AttentionModel problem

Question

AttentionModel problem

pazocode opened this issue 8 years ago · 5 comments

./main.py --config=configs/example_cornell.yml Setting up Cornell dataset. Creating DynamicBot . . . Traceback (most recent call last): File "./main.py", line 148, in <module> tf.app.run() File "/home/paz/DEEPCHATMODELTEST/deepchatenv/lib/python3.5/site-packages/tensorflow/python/platform/app.py", line 48, in run _sys.exit(main(_sys.argv[:1] + flags_passthrough)) File "./main.py", line 139, in main bot = bot_class(dataset, config) File "/home/paz/DEEPCHATMODELTEST/DeepChatModels/chatbot/dynamic_models.py", line 46, in __init__ self.build_computation_graph(dataset) File "/home/paz/DEEPCHATMODELTEST/DeepChatModels/chatbot/dynamic_models.py", line 133, in build_computation_graph loop_embedder=self.embedder) File "/home/paz/DEEPCHATMODELTEST/DeepChatModels/chatbot/components/decoders.py", line 317, in __call__ cell = self.get_cell('attn_cell', initial_state) File "/home/paz/DEEPCHATMODELTEST/DeepChatModels/chatbot/components/decoders.py", line 332, in get_cell initial_cell_state=initial_state) File "/home/paz/DEEPCHATMODELTEST/DeepChatModels/chatbot/components/base/_rnn.py", line 186, in __init__ super(SimpleAttentionWrapper, self).__init__(name=name) TypeError: object.__init__() takes no parameters
After fixing that error manually in the code another thing pops out.

Traceback (most recent call last): File "./main.py", line 148, in <module> tf.app.run() File "/home/paz/DEEPCHATMODELTEST/deepchatenv/lib/python3.5/site-packages/tensorflow/python/platform/app.py", line 48, in run _sys.exit(main(_sys.argv[:1] + flags_passthrough)) File "./main.py", line 139, in main bot = bot_class(dataset, config) File "/home/paz/DEEPCHATMODELTEST/DeepChatModels/chatbot/dynamic_models.py", line 46, in __init__ self.build_computation_graph(dataset) File "/home/paz/DEEPCHATMODELTEST/DeepChatModels/chatbot/dynamic_models.py", line 133, in build_computation_graph loop_embedder=self.embedder) File "/home/paz/DEEPCHATMODELTEST/DeepChatModels/chatbot/components/decoders.py", line 317, in __call__ cell = self.get_cell('attn_cell', initial_state) File "/home/paz/DEEPCHATMODELTEST/DeepChatModels/chatbot/components/decoders.py", line 332, in get_cell initial_cell_state=initial_state) File "/home/paz/DEEPCHATMODELTEST/DeepChatModels/chatbot/components/base/_rnn.py", line 215, in __init__ self._attention_mechanism.batch_size, AttributeError: 'LuongAttention' object has no attribute 'batch_size'
I looked into source code of tensorflow and found that attribute batch_size is introduced in version 1.2. Long story short, could you please write what configuration of tensorflow and dependencies are you using for training models with attention?

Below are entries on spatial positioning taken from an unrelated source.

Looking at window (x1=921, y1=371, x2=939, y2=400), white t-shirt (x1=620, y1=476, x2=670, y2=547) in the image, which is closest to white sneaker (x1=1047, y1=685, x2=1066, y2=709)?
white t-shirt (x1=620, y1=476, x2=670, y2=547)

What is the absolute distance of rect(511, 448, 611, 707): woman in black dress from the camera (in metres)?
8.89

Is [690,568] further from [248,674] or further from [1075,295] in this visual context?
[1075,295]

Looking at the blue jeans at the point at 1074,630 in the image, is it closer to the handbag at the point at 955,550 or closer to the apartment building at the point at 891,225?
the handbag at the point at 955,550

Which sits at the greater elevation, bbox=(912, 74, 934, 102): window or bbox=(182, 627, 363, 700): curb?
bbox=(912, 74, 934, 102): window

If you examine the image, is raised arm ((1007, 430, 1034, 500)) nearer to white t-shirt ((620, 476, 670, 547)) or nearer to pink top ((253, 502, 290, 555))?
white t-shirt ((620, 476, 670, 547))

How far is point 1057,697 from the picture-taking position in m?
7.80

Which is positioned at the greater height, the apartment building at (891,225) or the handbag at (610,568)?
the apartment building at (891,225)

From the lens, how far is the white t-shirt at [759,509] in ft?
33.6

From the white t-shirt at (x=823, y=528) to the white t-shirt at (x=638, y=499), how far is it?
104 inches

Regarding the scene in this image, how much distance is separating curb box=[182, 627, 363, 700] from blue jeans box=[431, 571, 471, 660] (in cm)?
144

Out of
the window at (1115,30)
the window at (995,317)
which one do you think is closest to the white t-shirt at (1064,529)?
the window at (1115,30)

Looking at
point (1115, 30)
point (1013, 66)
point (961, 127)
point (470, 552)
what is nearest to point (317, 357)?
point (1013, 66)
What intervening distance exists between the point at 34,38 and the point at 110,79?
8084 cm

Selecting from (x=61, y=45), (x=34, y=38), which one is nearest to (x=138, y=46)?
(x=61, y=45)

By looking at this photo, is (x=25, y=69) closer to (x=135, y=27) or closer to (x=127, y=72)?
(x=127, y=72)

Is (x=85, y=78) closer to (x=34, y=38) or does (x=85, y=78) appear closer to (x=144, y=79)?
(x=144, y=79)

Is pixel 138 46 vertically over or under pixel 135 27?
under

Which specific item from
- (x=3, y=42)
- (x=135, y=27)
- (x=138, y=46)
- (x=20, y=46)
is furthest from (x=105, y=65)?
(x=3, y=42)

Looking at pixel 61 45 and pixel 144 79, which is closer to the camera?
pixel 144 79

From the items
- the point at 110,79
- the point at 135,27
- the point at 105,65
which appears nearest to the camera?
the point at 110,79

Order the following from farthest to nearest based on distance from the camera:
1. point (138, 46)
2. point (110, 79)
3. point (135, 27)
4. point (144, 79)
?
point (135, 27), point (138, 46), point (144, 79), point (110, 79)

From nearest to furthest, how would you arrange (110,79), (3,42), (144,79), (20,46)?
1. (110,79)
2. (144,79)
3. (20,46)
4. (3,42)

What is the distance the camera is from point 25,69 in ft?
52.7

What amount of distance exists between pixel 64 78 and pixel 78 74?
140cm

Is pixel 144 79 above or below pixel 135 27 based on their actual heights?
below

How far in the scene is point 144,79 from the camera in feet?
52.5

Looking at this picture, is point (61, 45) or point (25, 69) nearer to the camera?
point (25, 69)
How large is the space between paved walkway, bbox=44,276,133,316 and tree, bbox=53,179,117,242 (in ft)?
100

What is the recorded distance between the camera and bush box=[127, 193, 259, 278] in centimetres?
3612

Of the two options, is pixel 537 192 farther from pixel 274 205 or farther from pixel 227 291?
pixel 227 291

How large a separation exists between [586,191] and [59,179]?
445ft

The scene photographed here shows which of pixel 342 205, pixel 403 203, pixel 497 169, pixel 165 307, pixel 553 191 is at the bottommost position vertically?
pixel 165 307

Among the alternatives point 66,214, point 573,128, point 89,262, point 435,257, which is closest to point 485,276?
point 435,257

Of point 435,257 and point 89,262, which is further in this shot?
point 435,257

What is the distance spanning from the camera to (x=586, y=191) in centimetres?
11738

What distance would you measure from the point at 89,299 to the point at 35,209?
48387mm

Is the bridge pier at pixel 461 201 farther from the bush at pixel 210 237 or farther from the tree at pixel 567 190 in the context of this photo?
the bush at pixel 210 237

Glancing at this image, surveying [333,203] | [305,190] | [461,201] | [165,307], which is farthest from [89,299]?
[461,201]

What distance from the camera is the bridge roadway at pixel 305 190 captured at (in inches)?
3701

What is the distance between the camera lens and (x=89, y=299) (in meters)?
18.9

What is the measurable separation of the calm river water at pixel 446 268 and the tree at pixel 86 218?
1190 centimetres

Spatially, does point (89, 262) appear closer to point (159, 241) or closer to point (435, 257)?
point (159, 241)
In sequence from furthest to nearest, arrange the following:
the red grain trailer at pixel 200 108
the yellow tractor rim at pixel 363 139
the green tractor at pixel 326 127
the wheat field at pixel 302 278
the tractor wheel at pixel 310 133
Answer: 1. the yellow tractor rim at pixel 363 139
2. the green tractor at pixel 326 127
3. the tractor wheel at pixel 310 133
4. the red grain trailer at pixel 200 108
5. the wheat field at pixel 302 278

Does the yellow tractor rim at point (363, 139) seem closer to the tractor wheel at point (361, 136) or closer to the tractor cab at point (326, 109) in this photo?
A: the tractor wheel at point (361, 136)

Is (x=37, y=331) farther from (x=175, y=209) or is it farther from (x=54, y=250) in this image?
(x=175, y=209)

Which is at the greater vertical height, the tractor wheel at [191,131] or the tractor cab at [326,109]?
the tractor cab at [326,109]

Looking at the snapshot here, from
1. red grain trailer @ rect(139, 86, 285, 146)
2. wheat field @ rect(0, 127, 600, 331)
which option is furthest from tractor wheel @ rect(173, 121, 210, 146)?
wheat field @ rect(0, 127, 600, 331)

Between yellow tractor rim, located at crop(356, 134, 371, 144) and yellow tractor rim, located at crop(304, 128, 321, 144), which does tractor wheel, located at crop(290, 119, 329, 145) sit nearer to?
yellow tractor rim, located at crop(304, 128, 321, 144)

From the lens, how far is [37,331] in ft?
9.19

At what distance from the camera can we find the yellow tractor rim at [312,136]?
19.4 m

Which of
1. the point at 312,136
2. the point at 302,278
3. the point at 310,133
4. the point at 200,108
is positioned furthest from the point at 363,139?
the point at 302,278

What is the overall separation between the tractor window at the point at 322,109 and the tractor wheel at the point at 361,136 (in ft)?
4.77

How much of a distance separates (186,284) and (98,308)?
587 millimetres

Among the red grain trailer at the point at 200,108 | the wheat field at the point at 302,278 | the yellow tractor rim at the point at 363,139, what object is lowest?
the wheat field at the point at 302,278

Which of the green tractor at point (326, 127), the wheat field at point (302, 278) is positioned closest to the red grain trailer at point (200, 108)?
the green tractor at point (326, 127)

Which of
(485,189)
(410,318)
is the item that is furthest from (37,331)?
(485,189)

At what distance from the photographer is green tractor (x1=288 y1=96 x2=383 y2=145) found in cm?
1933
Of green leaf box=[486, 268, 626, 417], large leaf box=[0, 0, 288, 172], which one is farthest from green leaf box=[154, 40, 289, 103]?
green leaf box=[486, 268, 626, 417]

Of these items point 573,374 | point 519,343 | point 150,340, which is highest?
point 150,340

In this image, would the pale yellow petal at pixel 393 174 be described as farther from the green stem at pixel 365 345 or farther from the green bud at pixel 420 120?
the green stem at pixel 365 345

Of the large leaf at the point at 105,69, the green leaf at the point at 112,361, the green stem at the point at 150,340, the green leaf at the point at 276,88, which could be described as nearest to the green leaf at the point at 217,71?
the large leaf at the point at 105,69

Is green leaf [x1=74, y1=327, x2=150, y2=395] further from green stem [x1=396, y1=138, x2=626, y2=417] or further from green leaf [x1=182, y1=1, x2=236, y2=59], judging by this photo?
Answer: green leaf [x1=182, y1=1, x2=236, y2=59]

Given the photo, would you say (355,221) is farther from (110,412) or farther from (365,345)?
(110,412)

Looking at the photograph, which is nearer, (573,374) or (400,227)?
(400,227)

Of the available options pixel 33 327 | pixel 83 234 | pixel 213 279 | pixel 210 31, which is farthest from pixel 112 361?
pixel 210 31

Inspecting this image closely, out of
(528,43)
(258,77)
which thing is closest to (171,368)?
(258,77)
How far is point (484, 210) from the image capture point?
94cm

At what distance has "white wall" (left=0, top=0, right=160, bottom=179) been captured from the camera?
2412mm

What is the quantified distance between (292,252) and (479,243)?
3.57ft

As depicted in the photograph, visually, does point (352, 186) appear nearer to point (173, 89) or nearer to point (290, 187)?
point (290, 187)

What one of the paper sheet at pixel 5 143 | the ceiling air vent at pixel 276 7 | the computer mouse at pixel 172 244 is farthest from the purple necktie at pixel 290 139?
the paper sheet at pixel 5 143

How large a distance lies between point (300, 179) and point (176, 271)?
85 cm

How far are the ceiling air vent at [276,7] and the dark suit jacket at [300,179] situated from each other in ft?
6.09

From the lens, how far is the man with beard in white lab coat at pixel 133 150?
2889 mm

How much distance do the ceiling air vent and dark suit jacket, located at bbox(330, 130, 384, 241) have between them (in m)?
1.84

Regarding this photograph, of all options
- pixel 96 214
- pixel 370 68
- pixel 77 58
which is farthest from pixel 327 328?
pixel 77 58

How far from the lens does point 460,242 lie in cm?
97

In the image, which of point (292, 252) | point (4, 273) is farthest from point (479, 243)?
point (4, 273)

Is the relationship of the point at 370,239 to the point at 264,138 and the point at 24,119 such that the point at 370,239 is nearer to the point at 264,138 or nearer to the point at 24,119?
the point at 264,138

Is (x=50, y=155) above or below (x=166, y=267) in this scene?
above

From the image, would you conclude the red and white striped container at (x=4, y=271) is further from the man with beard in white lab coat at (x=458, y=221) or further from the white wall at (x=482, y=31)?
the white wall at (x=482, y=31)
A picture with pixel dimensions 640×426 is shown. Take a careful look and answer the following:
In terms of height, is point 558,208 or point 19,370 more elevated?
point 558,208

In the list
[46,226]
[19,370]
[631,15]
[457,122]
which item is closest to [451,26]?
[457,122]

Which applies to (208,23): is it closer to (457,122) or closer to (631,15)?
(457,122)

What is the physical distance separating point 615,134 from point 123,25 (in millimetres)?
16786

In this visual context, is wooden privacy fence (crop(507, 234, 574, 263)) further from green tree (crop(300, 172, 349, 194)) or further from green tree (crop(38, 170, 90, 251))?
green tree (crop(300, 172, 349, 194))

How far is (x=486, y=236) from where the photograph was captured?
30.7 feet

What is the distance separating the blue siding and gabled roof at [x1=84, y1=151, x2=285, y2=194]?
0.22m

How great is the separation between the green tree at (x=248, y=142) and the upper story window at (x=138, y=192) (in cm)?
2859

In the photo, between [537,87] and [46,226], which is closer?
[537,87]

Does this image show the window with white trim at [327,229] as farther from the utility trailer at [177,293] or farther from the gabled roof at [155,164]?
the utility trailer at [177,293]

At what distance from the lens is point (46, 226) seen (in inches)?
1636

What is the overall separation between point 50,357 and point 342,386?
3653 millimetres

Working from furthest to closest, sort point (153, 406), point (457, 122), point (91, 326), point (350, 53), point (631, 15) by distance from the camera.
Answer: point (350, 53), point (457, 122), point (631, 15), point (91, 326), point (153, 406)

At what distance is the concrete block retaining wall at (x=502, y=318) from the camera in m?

Answer 1 · 2017-06-11T17:32:59.000Z

Odd. My hope was that everything should work for versions >= 1.0, so I'll make some changes and push them soon (hopefully within the next 24 hours). Thanks for bringing this to my attention!

Answer 2 · 2017-06-12T13:48:54.000Z

@pazocode Are these the only errors you've encountered? I'm running a test container now with tensorflow version r1.2.0-rc2 and I'm getting a few import errors that you did not mention.

I'm pretty surprised how many imports/APIs have changed from just 1.1 to 1.2 (see changes here). It might take a bit longer to get back up for 1.2 (you can always use 1.1) since I'm busy with work, but it should be up soon. I'd happily take a PR for this if you're interested.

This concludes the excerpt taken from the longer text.